Text provided:
=-=-=
I'm trying to understand how Spark partitions data. Suppose I have an execution DAG like that in the picture (orange boxes are the stages). The two groupBy
and the join
operations are supposed to be very heavy if the RDD's are not partitioned.
Is it wise then to use
.partitonBy(new HashPartitioner(properValue))
to P1, P2, P3 and P4 to avoid shuffle? What's the cost of partitioning an existing RDD? When isn't proper to partition an existing RDD? Doesn't Spark partition my data automatically if I don't specify a partitioner?
Thank you
tl;dr The answers to your questions respectively: Better to partition at the outset if you can; Probably less than not partitioning; Your RDD
is partitioned one way or another anyway; Yes.
This is a pretty broad question. It takes up a good portion of our course! But let's try to address as much about partitioning as possible without writing a novel.
As you know, the primary reason to use a tool like Spark is because you have too much data to analyze on one machine without having the fan sound like a jet engine. The data get distributed among all the cores on all the machines in your cluster, so yes, there is a default partitioning--according to the data. Remember that the data are distributed already at rest (in HDFS, HBase, etc.), so Spark just partitions according to the same strategy by default to keep the data on the machines where they already are--with the default number of partitions equal to the number of cores on the cluster. You can override this default number by configuring spark.default.parallelism
, and you want this number to be 2-3 per core per machine.
=-=-=
Supplied data:

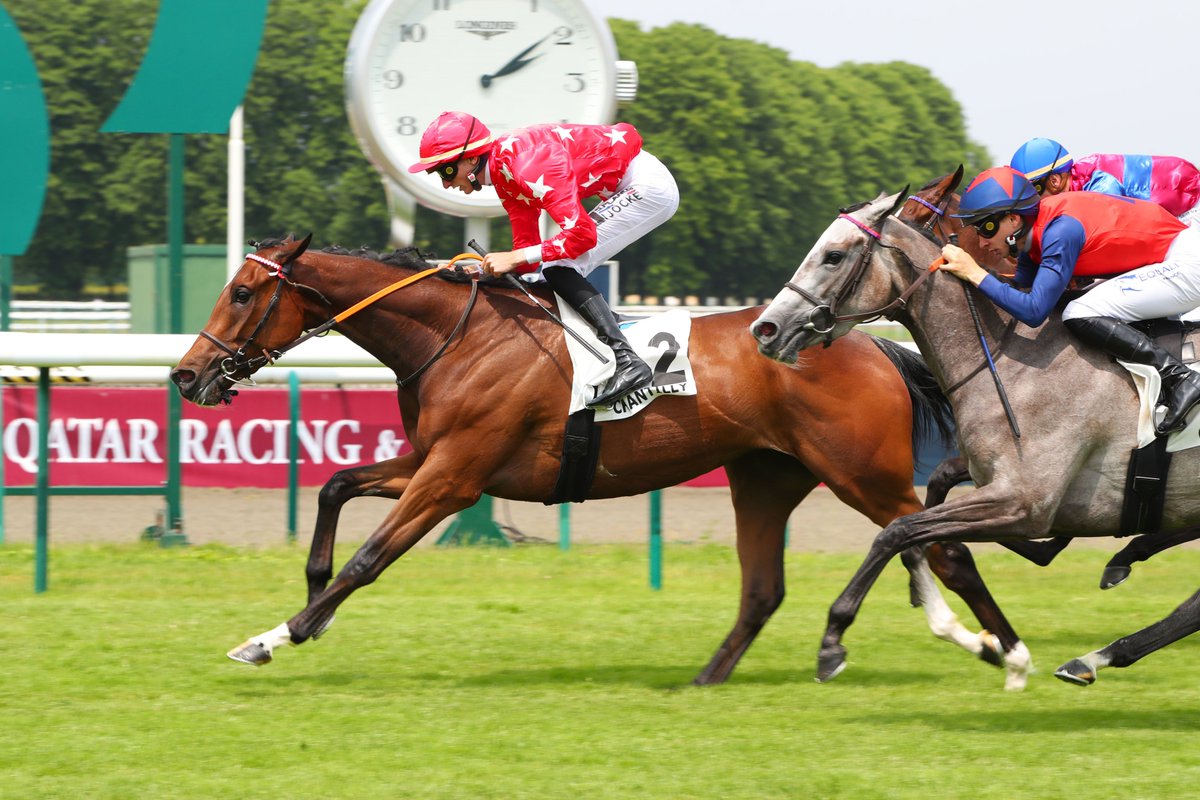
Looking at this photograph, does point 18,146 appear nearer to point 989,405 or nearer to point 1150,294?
=-=-=
Written request 1:
Answer these questions from the Spark partitioning thread:
(a) Which operations does the asker say are very heavy when the RDDs are not partitioned?
(b) By default, what is the number of partitions equal to?
(c) What setting overrides that default, and what value per core per machine is recommended for it?
Written request 2: Please extend the Spark partitioning thread, picking up right after its final sentence.

Task result 1:
(a) The two groupBy operations and the join.
(b) The number of cores on the cluster.
(c) spark.default.parallelism, set to 2-3 per core per machine.

Task result 2:
However, typically you want data that belong together (for example, data with the same key, where HashPartitioner
would apply) to be in the same partition, regardless of where they are to start, for the sake of your analytics and to minimize shuffle later. Spark also offers a RangePartitioner
, or you can roll your own for your needs fairly easily. But you are right that there is an upfront shuffle cost to go from default partitioning to custom partitioning; it's almost always worth it.
It is generally wise to partition at the outset (rather than delay the inevitable with partitionBy
) and then repartition
if needed later. Later on you may choose to coalesce
even, which causes an intermediate shuffle, to reduce the number of partitions and potentially leave some machines and cores idle because the gain in network IO (after that upfront cost) is greater than the loss of CPU power.
(The only situation I can think of where you don't partition at the outset--because you can't--is when your data source is a compressed file.)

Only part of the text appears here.